**** Material provided

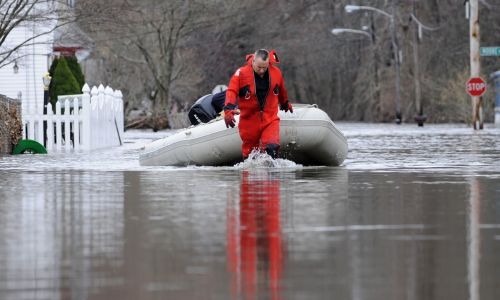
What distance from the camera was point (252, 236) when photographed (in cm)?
1018

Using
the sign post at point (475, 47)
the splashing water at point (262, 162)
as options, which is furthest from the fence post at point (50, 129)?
the sign post at point (475, 47)

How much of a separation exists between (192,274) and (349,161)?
1573 centimetres

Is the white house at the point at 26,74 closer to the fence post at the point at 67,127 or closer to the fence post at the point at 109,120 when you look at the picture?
the fence post at the point at 109,120

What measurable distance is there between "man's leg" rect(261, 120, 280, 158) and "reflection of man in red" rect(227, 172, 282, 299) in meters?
5.13

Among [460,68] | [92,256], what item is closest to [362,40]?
[460,68]

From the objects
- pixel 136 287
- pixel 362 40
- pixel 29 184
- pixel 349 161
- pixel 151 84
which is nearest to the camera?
pixel 136 287

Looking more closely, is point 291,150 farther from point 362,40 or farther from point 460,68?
point 362,40

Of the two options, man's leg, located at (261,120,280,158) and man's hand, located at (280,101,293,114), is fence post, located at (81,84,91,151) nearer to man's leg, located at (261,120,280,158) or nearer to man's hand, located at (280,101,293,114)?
man's hand, located at (280,101,293,114)

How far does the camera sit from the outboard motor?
23.5 metres

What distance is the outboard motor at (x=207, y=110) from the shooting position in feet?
77.2

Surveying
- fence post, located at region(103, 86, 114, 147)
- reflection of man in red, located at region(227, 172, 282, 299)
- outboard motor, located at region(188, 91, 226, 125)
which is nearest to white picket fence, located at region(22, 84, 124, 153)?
fence post, located at region(103, 86, 114, 147)

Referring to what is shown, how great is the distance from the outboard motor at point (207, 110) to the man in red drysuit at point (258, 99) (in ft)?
9.52

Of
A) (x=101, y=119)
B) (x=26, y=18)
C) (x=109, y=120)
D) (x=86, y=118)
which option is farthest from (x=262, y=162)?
(x=109, y=120)

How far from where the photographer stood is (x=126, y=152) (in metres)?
30.2
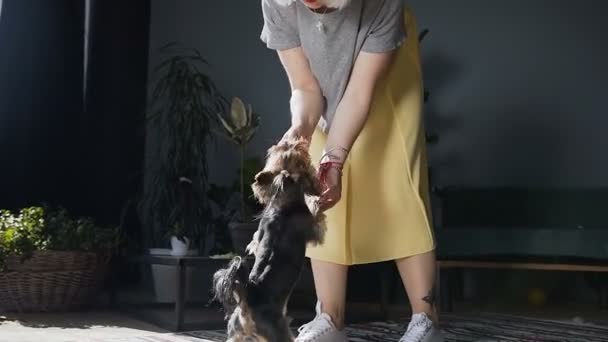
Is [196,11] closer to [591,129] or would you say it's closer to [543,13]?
[543,13]

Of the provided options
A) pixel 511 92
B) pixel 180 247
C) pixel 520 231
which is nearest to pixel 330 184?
pixel 180 247

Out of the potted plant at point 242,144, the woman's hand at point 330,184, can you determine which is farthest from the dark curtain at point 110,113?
the woman's hand at point 330,184

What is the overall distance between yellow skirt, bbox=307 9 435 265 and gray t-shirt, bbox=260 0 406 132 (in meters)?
0.14

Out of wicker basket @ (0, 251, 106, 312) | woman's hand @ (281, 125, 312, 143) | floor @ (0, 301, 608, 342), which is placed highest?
Result: woman's hand @ (281, 125, 312, 143)

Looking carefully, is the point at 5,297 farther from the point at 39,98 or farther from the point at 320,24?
the point at 320,24

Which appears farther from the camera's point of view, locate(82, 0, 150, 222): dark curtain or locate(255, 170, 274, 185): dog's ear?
locate(82, 0, 150, 222): dark curtain

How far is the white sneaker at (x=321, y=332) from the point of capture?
5.87 feet

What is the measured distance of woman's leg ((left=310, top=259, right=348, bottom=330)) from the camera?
1.90 metres

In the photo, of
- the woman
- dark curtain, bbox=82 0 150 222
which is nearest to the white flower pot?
dark curtain, bbox=82 0 150 222

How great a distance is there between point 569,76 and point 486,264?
3.62 ft

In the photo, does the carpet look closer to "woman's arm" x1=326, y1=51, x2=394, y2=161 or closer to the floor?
the floor

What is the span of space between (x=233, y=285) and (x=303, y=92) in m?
0.62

********

**Work required**
Copy all of the lines above word for word, leaving out the pictures.

**Correct answer**
What distance from the camera was point (252, 236) when photographed (in cm)?
1018

Using
the sign post at point (475, 47)
the splashing water at point (262, 162)
as options, which is furthest from the fence post at point (50, 129)?
the sign post at point (475, 47)

How much of a separation exists between (192,274) and (349,161)?
1573 centimetres

Is the white house at the point at 26,74 closer to the fence post at the point at 67,127 or closer to the fence post at the point at 109,120 when you look at the picture?
the fence post at the point at 109,120

What measurable distance is there between "man's leg" rect(261, 120, 280, 158) and "reflection of man in red" rect(227, 172, 282, 299) in meters?
5.13

Among [460,68] | [92,256], what item is closest to [362,40]?
[460,68]

From the objects
- pixel 136 287
- pixel 362 40
- pixel 29 184
- pixel 349 161
- pixel 151 84
which is nearest to the camera?
pixel 136 287

Looking more closely, is point 291,150 farther from point 362,40 or farther from point 460,68?
point 362,40

Of the two options, man's leg, located at (261,120,280,158) and man's hand, located at (280,101,293,114), is fence post, located at (81,84,91,151) nearer to man's leg, located at (261,120,280,158) or nearer to man's hand, located at (280,101,293,114)?
man's hand, located at (280,101,293,114)

How far does the camera sit from the outboard motor?
23.5 metres

What distance is the outboard motor at (x=207, y=110) from the shooting position in feet?
77.2

Surveying
- fence post, located at region(103, 86, 114, 147)
- reflection of man in red, located at region(227, 172, 282, 299)
- outboard motor, located at region(188, 91, 226, 125)
which is nearest to white picket fence, located at region(22, 84, 124, 153)?
fence post, located at region(103, 86, 114, 147)

Referring to what is shown, how great is the distance from the outboard motor at point (207, 110) to the man in red drysuit at point (258, 99) (in ft)?
9.52

Of
A) (x=101, y=119)
B) (x=26, y=18)
C) (x=109, y=120)
D) (x=86, y=118)
which option is farthest from (x=262, y=162)?
(x=109, y=120)

How far from where the photographer stood is (x=126, y=152) (in metres)?
30.2
Is [196,11] closer to [591,129] or would you say it's closer to [543,13]?
[543,13]

Of the provided options
A) pixel 511 92
B) pixel 180 247
C) pixel 520 231
which is nearest to pixel 330 184?
pixel 180 247

Out of the potted plant at point 242,144, the woman's hand at point 330,184, can you determine which is farthest from the dark curtain at point 110,113?
the woman's hand at point 330,184

What is the overall distance between yellow skirt, bbox=307 9 435 265 and gray t-shirt, bbox=260 0 406 132 (in meters)?
0.14

Out of wicker basket @ (0, 251, 106, 312) | woman's hand @ (281, 125, 312, 143) | floor @ (0, 301, 608, 342), which is placed highest?
Result: woman's hand @ (281, 125, 312, 143)

Looking carefully, is the point at 5,297 farther from the point at 39,98 or farther from the point at 320,24?
the point at 320,24

Which appears farther from the camera's point of view, locate(82, 0, 150, 222): dark curtain or locate(255, 170, 274, 185): dog's ear?
locate(82, 0, 150, 222): dark curtain

How far is the white sneaker at (x=321, y=332) from the point of capture?
5.87 feet

What is the measured distance of woman's leg ((left=310, top=259, right=348, bottom=330)) from the camera?
1.90 metres

In the photo, of
- the woman
- dark curtain, bbox=82 0 150 222
which is nearest to the white flower pot?
dark curtain, bbox=82 0 150 222

How great a distance is there between point 569,76 and point 486,264?
3.62 ft

In the photo, does the carpet look closer to "woman's arm" x1=326, y1=51, x2=394, y2=161 or closer to the floor?
the floor

What is the span of space between (x=233, y=285) and (x=303, y=92) in m?
0.62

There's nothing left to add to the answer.